Cancers (Basel). 2021 May 26;13(11):2603. doi: 10.3390/cancers13112603.
Multimodality therapy for locally advanced non-small cell lung cancer (NSCLC) is a complex and controversial issue, especially regarding optimal treatment regimens for patients with ipsilateral positive mediastinal nodes (N2 disease). Many trials investigating neoadjuvant immunotherapy and targeted therapy in this subpopulation have shown promising results, although concerns have risen regarding surgical feasibility. A thorough literature review was performed, analyzing all recent studies regarding surgical morbidity and mortality. Despite the fact that two major trials investigating this subject were terminated early, the overall consensus is that surgical management seems feasible. However, dissection of hilar vessels may be challenging due to hilar fibrosis. Further research is necessary to identify the role of surgery in these multimodality treatment regimens, and to define matters such as the optimal treatment regimen, the dosage of the different agents used, the interval between induction therapy and surgery, and the role of adjuvant therapy.

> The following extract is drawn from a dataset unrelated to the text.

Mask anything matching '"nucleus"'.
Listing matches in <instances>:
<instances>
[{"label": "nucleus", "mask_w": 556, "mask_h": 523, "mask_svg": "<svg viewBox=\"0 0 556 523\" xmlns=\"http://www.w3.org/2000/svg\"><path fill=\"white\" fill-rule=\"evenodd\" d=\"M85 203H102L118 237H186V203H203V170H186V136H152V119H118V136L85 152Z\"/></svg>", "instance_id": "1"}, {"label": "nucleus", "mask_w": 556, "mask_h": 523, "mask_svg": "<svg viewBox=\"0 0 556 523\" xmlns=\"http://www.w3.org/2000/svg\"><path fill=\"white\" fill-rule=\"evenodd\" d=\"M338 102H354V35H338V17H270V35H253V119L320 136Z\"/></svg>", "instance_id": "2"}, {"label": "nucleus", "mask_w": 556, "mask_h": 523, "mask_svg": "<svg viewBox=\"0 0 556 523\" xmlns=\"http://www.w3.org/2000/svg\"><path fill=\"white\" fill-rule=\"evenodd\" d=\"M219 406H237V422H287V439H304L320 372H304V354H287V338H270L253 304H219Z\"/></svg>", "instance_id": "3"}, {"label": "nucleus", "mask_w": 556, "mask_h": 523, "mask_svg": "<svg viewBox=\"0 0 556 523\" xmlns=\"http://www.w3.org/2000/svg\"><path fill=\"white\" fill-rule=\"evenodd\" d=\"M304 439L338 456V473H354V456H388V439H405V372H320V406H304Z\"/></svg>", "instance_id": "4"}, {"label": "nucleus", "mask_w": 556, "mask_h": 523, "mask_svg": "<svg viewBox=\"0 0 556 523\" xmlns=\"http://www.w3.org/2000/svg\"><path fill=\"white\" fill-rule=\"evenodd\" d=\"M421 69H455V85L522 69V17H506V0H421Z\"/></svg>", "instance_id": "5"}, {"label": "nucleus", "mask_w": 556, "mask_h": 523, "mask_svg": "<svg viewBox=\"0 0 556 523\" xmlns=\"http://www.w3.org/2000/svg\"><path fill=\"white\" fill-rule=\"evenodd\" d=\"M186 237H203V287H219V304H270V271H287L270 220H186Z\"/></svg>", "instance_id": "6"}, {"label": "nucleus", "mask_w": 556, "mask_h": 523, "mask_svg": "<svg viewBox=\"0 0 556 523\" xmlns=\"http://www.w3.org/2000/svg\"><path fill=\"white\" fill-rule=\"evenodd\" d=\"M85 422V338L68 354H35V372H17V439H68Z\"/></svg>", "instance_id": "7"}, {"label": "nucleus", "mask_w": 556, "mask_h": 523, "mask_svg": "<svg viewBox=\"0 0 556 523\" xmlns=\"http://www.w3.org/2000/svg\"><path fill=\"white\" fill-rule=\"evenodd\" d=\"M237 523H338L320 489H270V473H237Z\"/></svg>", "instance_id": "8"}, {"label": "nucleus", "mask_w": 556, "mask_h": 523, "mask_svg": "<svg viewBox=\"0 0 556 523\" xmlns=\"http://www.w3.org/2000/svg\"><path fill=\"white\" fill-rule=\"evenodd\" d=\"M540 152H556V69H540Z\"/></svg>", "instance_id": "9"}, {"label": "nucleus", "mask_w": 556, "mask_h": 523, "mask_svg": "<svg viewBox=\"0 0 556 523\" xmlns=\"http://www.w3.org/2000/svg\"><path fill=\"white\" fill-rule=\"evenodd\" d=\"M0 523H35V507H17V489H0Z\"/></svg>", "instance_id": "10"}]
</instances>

局部晚期非小细胞肺癌(NSCLC)的多模态治疗是一个复杂且有争议的问题,尤其是对于同侧纵隔淋巴结阳性(N2期疾病)患者的最佳治疗方案。许多针对该亚组患者进行新辅助免疫治疗和靶向治疗的试验都显示出了有前景的结果,尽管人们对手术可行性有所担忧。我们进行了全面的文献综述,分析了所有关于手术发病率和死亡率的近期研究。尽管两项针对该主题的主要试验提前终止,但总体共识是手术治疗似乎是可行的。然而,由于肺门纤维化,肺门血管的解剖可能具有挑战性。有必要进行进一步研究,以确定手术在这些多模态治疗方案中的作用,并明确诸如最佳治疗方案、所用不同药物的剂量、诱导治疗与手术之间的间隔以及辅助治疗的作用等问题。